Abaixo, charge de hoje do Glauco, na Folha de S. Paulo.

Autor: sakamoto - Categoria(s): Sem categoria Tags:

25 comentários para “Facão virou arma de destruição em massa”

  1. marcelo batista fer. disse:

    Diogo, se vc morra na região e conhece o projeto Belo Monte atual, sabe que esta usina não ira desabrigar nenhum indio,pois a reserva deles é muito maior que o reservatório.Talves alguns que habitem a futura área alagada sejam remanejados, mas para dentro de sua própria casa/terra. agora pergunto-te, é bom ter ai ligado um computador , um ar condicionado, uma tv, geladeira, sabia que hoje muitos indios tem isso, sem falar que só andam de Camionete mitsubishi 4×4, e vivem mais do nosso dinheiro/funai, do que de peixe e açai? Pois é, as boas coisas da modernidade querem, mas desde que sejam feitas usinas para isso em terras dos brancos?
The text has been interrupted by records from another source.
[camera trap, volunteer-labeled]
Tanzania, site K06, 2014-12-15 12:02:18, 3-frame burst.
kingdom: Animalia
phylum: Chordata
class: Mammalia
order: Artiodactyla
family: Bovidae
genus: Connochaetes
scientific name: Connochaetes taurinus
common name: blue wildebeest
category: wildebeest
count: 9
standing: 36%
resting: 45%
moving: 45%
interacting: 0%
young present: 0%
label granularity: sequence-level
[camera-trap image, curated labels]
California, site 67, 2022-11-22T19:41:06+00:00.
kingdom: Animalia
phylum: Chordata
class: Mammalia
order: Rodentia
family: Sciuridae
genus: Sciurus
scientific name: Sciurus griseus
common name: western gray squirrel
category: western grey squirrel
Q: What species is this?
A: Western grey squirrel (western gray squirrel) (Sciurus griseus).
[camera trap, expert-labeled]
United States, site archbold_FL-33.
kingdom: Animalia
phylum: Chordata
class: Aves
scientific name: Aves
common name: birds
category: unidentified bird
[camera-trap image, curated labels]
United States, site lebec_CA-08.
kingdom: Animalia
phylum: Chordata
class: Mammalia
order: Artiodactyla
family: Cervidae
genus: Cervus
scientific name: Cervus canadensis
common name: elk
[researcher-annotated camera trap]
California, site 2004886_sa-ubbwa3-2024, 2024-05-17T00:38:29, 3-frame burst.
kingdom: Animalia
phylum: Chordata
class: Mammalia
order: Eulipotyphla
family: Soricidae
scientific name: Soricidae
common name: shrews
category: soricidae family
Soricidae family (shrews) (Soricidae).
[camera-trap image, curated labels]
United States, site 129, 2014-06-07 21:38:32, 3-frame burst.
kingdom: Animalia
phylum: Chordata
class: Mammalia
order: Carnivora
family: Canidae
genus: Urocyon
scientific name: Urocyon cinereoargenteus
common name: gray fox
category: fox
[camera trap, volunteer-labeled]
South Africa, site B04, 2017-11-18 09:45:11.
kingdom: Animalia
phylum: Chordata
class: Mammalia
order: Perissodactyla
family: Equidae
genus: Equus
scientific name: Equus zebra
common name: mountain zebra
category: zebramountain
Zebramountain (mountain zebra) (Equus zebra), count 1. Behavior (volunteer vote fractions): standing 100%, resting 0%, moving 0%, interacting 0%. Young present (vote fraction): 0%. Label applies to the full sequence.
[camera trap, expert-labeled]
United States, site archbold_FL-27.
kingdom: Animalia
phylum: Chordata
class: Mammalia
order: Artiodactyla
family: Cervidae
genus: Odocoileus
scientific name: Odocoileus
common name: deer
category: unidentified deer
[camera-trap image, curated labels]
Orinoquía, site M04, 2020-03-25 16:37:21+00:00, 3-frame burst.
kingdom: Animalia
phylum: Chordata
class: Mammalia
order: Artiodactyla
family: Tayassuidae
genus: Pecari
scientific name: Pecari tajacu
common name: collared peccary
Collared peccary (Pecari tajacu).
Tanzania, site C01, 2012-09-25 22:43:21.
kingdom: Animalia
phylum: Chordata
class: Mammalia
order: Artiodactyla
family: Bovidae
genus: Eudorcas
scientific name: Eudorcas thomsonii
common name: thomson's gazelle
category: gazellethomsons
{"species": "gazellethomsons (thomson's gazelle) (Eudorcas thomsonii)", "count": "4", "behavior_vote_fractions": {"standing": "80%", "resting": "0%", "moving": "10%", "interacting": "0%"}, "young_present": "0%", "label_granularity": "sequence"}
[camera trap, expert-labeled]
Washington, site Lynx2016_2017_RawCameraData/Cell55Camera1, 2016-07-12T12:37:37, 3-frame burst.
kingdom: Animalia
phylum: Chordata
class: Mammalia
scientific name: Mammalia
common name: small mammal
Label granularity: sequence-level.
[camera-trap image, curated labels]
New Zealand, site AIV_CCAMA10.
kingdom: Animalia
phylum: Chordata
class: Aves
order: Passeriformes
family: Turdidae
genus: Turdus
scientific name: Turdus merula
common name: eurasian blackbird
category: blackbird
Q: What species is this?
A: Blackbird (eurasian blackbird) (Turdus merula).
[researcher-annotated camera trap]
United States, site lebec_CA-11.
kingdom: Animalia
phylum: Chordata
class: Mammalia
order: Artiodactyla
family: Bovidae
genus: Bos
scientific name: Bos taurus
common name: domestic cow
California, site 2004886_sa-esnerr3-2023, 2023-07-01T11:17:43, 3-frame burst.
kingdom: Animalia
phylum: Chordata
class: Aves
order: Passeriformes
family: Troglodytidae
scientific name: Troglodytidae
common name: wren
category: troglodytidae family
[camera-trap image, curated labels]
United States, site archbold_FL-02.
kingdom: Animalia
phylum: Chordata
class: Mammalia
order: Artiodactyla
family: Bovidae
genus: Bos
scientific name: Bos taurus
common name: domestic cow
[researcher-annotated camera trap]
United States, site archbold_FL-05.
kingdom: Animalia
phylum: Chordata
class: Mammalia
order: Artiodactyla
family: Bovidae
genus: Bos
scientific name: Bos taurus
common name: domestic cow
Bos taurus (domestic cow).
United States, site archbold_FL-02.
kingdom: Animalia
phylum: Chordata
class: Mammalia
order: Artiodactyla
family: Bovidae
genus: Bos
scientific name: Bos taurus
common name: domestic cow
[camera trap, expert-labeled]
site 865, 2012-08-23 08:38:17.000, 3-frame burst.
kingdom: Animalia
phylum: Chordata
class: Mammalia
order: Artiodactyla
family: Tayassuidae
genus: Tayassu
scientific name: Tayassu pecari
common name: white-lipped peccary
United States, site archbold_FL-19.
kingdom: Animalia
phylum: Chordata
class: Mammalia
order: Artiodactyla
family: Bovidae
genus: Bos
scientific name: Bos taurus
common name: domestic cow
Terra indigena tambem é brasil, e pelo interesse nascional, seja a terra do branco ou do indio, ela tem que servir a pátria.

  2. Mimi disse:

    Sakamoto: incrível a sua inconsequência! Embora você não tenha tido coragem de dizer abertamente que achou correta a ação dos índios com seus facões sobre o engenheiro, era a esse fato que você se referia, creio que vc não vai negar. Acho que a violência contra indivíduos desarmados é sempre covarde e errada, mesmo que seja feita só com as mãos e pés, você não acha? Não acredito que somente as armas de destruição em massa devam ser evitadas, mas sim todo uso da violência para intimidação e imposição de idéias. Quanto à sua defesa ao direito de toda pessoa (vale para todas indiscriminadamente, não?) usar qualquer tipo de arma para agredir aquele que ela julga que a prejudica, ou apenas representa quem a prejudica, bem, o dia em que aceitarmos como válidas a violência das agressões, dos sequestros, das chantagens, então com certeza todos nós teremos nos tornados verdadeiros selvagens.

  3. greibio alves dias disse:

    O uso da forca e um instrumento politico de uso exclusivo do Estado. So pra lembrar.

  4. jorji disse:

    Marcelo, pense um pouco mais, olha para o seu próprio umbigo, todos somos capazes de matar, seja com facão ou não.

  5. marcelo batista fer. disse:

    Jorji, ser capáz de matar, não quer dizer que deva fazê-lo. A situações e situações. O pressuposto é que matar, atacar, violentar, alguém desermado e inocente, sempre será crime.
    Jorji olhe para seu próprio umbigo, todos somos capaz de amar. Ame não mate.